Two teenage boys have launched High Court challenges against their expulsions from school after they posted videos on social media of another pupil snorting a white powder substance during class.
Details of the incident, which the court heard involved the snorting of sugar, were published in an Irish daily newspaper, the High Court heard.
Last month the students, who cannot be identified for legal reasons, were informed the secondary school's board of management had decided they should be excluded from the secondary school they attend.
The board, which is due to formalise its decision later this month, found the students had behaved in a manner that posed a serious threat to the good order and discipline of the school after a classmate asked them to record him ingesting the white powder on their phones.
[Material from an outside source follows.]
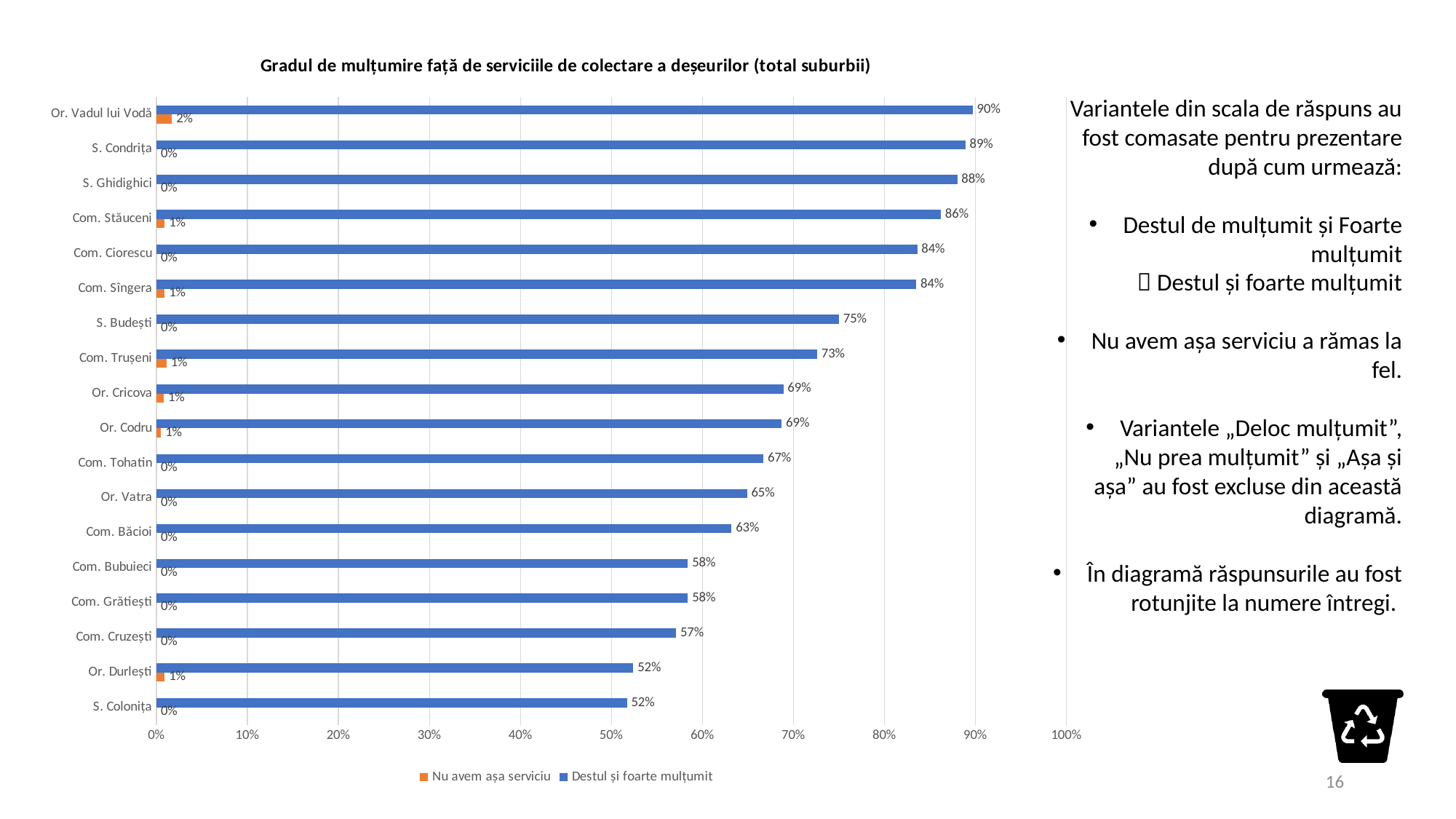
What type of chart is shown on the slide? Bar chart What is the difference between the "Destul și foarte mulțumit" values for S. Budești and Com. Trușeni? 2 percentage points How many localities are shown on the chart? 18 How many series does the legend list? 2 What is the value of "Destul și foarte mulțumit" for Com. Trușeni? 73% What is the value of "Nu avem așa serviciu" for Or. Vadul lui Vodă? 2% What is the title of the chart? Gradul de mulțumire față de serviciile de colectare a deșeurilor (total suburbii) Which locality has the highest value for "Destul și foarte mulțumit"? Or. Vadul lui Vodă What is the difference between the "Destul și foarte mulțumit" values for Or. Vadul lui Vodă and S. Colonița? 38 percentage points What is the value of "Destul și foarte mulțumit" for S. Colonița? 52% Which has a higher "Destul și foarte mulțumit" value, Com. Stăuceni or Or. Vatra? Com. Stăuceni What is the value of "Destul și foarte mulțumit" for Or. Vadul lui Vodă? 90%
The incident occurred during the course of a lesson while a teacher was present.
The videos were posted on social media but were not believed to have been seen by many people.
The school was made aware of the videos by one of the boy's mother's, out of her concerns for her son and other student's safety.
Lawyers representing the boys say the board's decisions represent a fundamental breach of fair procedures and constitutional justice, disproportionate and the grounds for their expulsion fly in the face of common sense.
The board also failed to take into account the fact the school principal recommended the teens not be expelled.
It is also claimed the students were told to make statements without being warned the statements would be used against them in a disciplinary process and could be expelled.
In an effort to make the students provide a statement of events, it is also claimed they were told they would not be in any trouble.
At the High Court, Barney Quirke SC appearing with Andrew Whelan BL for one of the pupil's said that he was making the application because the student he represents is due to sit his Leaving Certificate examinations next June.
His client was already out of school and not receiving any education in what is a vital year for him. While it is intended to appeal the formal decision to expel the student, counsel said that process would take some time to complete.
Even if the appeal was successful, counsel said it could be well into the new year before the student could return to school, and a lot of valuable time would be lost.
Counsel said his client has special needs and has a good disciplinary record, which did not seem to be taken into account by the board.
His client did not know what substance the powder was, counsel said the student who ingested had subsequently said it was sugar.
Counsel said that despite the fact that his client's video was seen by a few people, the board seemed to take the view it had been widely published, had come to the attention of persons in neighbouring schools and the Irish Sun newspaper.
Derek Shortall Bl for the second student said his client's action was brought on similar grounds to the other boy, although his client had some previous disciplinary matters, including a suspension for swearing.
In their proceedings against the school's board of management, the boys seek various orders against the school including an order quashing the decision made last month to expel the boys and that they be readmitted to the school.
They seek declarations that the school's board of management also failed to make reasonable and appropriate provisions for their educational needs.
Permission to bring the actions was granted, on an ex-parte basis, by Mr Justice Seamus Noonan. The matter will return before the court on Thursday.